» **TASK**
Starting with the line that contains "What is the distance from" and continuing through the end of the items, output those lines as a Markdown table with the columns "Row" and "Line", numbering each row and omitting blank lines.

Questions about scene geometry
□ □ □ □
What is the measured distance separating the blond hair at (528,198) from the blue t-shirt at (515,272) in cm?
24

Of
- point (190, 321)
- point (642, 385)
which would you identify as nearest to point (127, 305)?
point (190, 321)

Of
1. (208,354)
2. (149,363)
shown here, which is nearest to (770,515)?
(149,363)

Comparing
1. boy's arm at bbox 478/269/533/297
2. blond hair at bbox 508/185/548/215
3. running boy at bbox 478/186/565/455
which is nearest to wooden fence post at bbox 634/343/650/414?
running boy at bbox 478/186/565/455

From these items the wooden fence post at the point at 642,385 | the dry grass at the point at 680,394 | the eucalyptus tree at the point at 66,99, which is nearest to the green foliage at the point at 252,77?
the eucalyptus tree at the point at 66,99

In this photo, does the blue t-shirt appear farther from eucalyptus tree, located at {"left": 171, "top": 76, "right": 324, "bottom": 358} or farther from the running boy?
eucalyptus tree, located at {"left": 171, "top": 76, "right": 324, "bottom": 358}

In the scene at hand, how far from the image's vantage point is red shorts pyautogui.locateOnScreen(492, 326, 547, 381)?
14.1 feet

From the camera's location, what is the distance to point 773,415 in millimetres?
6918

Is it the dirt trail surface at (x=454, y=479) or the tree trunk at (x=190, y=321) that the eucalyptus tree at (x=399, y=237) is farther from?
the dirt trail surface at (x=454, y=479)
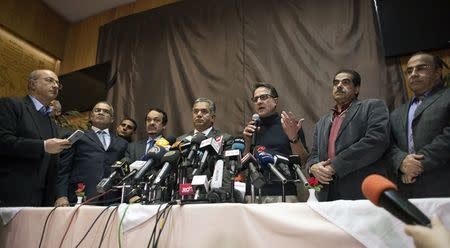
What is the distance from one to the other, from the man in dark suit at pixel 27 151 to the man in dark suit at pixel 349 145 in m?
1.40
□ □ □ □
» **EXERCISE RESULT**
| Row | Line |
|---|---|
| 1 | What is the distance from one to the other, from the man in dark suit at pixel 27 151 to the man in dark suit at pixel 349 145 in m? |
| 2 | 1.40 |